Decreto

La Patrona del Basket italiano

La Beata Vergine del Ponte di Porretta, patrona del basket

La Congregazione del Culto Divino ha scelto la Beata Vergine del Ponte di Porretta.

La Chiesa di Bologna esprime la sua gioia per l’elezione della Beata Vergine Maria del Ponte in Porretta Terme a Patrona delle Associazioni dei giocatori di pallacanestro in Italia. La decisione è stata presa dalla Congregazione vaticana per il Culto divino e la Disciplina dei Sacramenti, che ha inviato il decreto alla Conferenza Episcopale Italiana che lo ha reso noto nei giorni scorsi.

«Con grande gioia – afferma don Massimo Vacchetti, Direttore dell’Ufficio diocesano per la Pastorale dello sport, turismo e tempo libero – accogliamo il riconoscimento della Congregazione vaticana e della Conferenza Episcopale Italiana riguardo alla Madonna del Ponte, il piccolo Santuario che sorge appena fuori Porretta, nel Comune di Castel di Casio. Moltissimi ragazzi, allenatori, dirigenti e appassionati hanno ora un luogo dove poter riporre le proprie speranze non solo di natura sportiva ma anche familiare, personale, esistenziale e affidarsi alla Madonna».

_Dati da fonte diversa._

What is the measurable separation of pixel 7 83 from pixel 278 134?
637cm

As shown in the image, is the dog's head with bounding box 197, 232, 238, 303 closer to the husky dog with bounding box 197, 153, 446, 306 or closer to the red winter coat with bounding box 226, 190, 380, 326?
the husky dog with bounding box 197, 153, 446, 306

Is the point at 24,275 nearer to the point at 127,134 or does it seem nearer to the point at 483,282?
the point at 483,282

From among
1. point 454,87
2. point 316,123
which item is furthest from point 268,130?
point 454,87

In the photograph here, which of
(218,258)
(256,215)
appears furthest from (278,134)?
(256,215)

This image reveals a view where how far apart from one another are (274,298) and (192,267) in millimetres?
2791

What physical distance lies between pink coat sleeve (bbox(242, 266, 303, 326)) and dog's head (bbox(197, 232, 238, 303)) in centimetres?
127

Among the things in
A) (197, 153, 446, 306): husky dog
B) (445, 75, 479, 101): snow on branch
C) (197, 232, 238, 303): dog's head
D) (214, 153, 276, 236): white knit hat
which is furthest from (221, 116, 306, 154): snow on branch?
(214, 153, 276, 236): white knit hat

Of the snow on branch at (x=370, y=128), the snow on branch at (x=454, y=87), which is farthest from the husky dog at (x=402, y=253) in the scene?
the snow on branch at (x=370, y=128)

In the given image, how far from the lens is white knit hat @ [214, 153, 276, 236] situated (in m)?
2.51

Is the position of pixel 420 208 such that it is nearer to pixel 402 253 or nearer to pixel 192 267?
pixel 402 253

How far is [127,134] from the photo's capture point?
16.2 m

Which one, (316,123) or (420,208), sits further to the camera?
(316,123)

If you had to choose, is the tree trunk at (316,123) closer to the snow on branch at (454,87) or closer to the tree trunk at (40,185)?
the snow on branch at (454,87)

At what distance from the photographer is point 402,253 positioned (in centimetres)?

«Sono davvero contento – dichiara Stefano Tedeschi, Presidente del Comitato italiano arbitri di pallacanestro – che si sia giunti a questo risultato. Si tratta di una storia iniziata nel 1956, quando Achille Baratti volle la costruzione del Sacrario del cestista. Da allora la devozione per la Madonna del Ponte non si è mai interrotta. Così non è stato difficile raccogliere le firme che la Conferenza Episcopale Italiana ci aveva chiesto per testimoniare la fede dei giocatori italiani del basket per la Madonna del Ponte».

Anche Giuseppe Nanni, Sindaco di Porretta, aveva espresso soddisfazione per il riconoscimento del Santuario così come avevano fatto il rettore del Santuario don Filippo Maestrello.

«Mi auguro – spiega l’avvocato Alessandro Albicini, tra i promotori dell’iniziativa – che la Patrona del basket possa gettare un “ponte ideale” per lo sviluppo educativo dei giovani che si dedicano allo sport e per favorire il miglioramento della vita sociale delle genti dell’Appennino».

Forse qualcuno ha sempre voluto sapere come si dice “gioco del basket” in latino: niente di più semplice! Basta leggere il decreto con il quale la Santa Sede ha formalizzato la scelta della Beata Vergine del Ponte di Porretta, come patrona presso il Signore della federazione italiana pallacanestro: “canistripilæ ludi”, questo il nome esatto.

Il Decreto era annunciato da tempo ed è stato firmato il 12 aprile scorso, dal prefetto della Congregazione del Culto Divino. Forse per il presule si è resa necessaria una consultazione della Pontificia Accademia di latinità, presieduta dal 2012 da Ivano Dionigi. “Canistripilæ ludus”, dunque. Con l’avvallo della Santa Sede e di Cicerone giunge l’attesa ufficialità: i cestisti italiani sanno che in cielo c’è una Madre che veglia su di loro.